The majority compounds the Board's error by rewriting the claims to match the reference. Maj. Op. at 5. The press release does not say how the system operates, only the final result. The Board called it "Official Notice" of how databases work. Such an assumption is not prior art, and cannot be the basis of "anticipation."
An inventor's statement in the patent application that a particular step may be performed by procedures known to persons of skill in the field of computer programming does not place that step in the context in which the inventor used it into the prior art.
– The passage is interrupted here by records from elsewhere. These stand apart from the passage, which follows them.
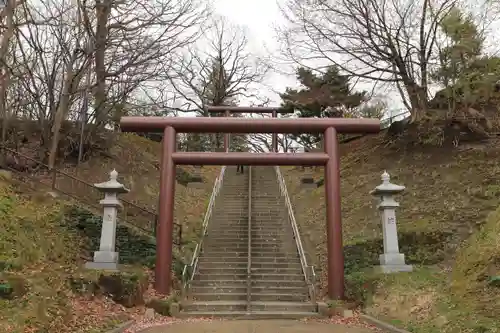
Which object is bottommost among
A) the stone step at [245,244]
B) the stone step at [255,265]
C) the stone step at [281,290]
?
the stone step at [281,290]

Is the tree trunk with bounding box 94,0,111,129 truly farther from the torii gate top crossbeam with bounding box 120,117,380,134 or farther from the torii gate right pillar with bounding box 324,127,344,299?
the torii gate right pillar with bounding box 324,127,344,299

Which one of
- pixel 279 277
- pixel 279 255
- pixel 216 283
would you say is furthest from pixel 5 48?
pixel 279 277

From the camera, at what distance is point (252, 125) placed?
1265cm

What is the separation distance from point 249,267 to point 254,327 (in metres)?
2.93

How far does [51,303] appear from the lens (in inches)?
300

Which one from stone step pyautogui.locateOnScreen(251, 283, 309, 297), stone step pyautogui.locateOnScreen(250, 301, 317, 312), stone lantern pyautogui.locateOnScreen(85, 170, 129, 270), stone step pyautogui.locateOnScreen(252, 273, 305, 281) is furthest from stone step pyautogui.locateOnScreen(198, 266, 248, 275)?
stone lantern pyautogui.locateOnScreen(85, 170, 129, 270)

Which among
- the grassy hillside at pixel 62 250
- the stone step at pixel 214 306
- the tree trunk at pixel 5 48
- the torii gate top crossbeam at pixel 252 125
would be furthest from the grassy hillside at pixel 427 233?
the tree trunk at pixel 5 48

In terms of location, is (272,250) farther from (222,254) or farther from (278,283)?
(278,283)

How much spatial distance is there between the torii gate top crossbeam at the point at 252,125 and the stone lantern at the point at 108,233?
176cm

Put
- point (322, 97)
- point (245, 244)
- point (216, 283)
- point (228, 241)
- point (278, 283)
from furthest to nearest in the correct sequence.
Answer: point (322, 97) → point (228, 241) → point (245, 244) → point (216, 283) → point (278, 283)

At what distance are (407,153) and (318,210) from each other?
188 inches

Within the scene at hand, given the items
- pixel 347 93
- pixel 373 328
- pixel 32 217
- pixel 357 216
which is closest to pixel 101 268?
pixel 32 217

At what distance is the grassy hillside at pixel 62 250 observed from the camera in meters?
7.36

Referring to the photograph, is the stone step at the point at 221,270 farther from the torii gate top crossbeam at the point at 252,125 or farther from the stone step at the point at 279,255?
the torii gate top crossbeam at the point at 252,125
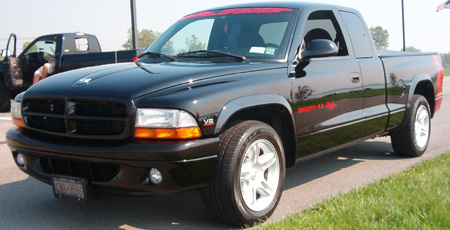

The panel majority fills the gaps in the press release by referring to Morsa's statement that various steps of his invention may be conducted by procedures known to persons of skill in computer-implemented methods. The issue on remand was not whether Morsa enabled his invention, indeed, that was not challenged by the PTO. However, Morsa's enablement of his invention does not enable the prior art press release, or fill gaps needed to anticipate the Morsa system. "The standard for what constitutes proper enablement of a prior art reference for purposes of anticipation under section 102, however, differs from the enablement standard under section 112" whereby the claimed invention must be enabled by the disclosure in the specification. Rasmusson v. SmithKline Beecham Corp., 413 F.3d 1318, 1325 (Fed.Cir.2005).
"[A] patent claim `cannot be anticipated by a prior art reference if the allegedly
The question on the Morsa I remand was whether the subject matter of the press release is enabled by the description in the press release: "[The] reference must ... enable one skilled in the art to make the anticipating subject matter." PPG Indus., Inc. v. Guardian Indus. Corp., 75 F.3d 1558, 1566 (Fed.Cir.1996). My colleagues use the information in the Morsa specification to enable the press release. That is improper. The gaps in the prior art cannot be filled by the invention at issue; it is improper to transfer Mr. Morsa's teachings into the press release in order to enable the press release.
These flaws confound the laws of anticipation and obviousness and enablement, defying precedent, and adding to the complexities of patenting. The issues should be decided on the correct law. Thus I respectfully dissent.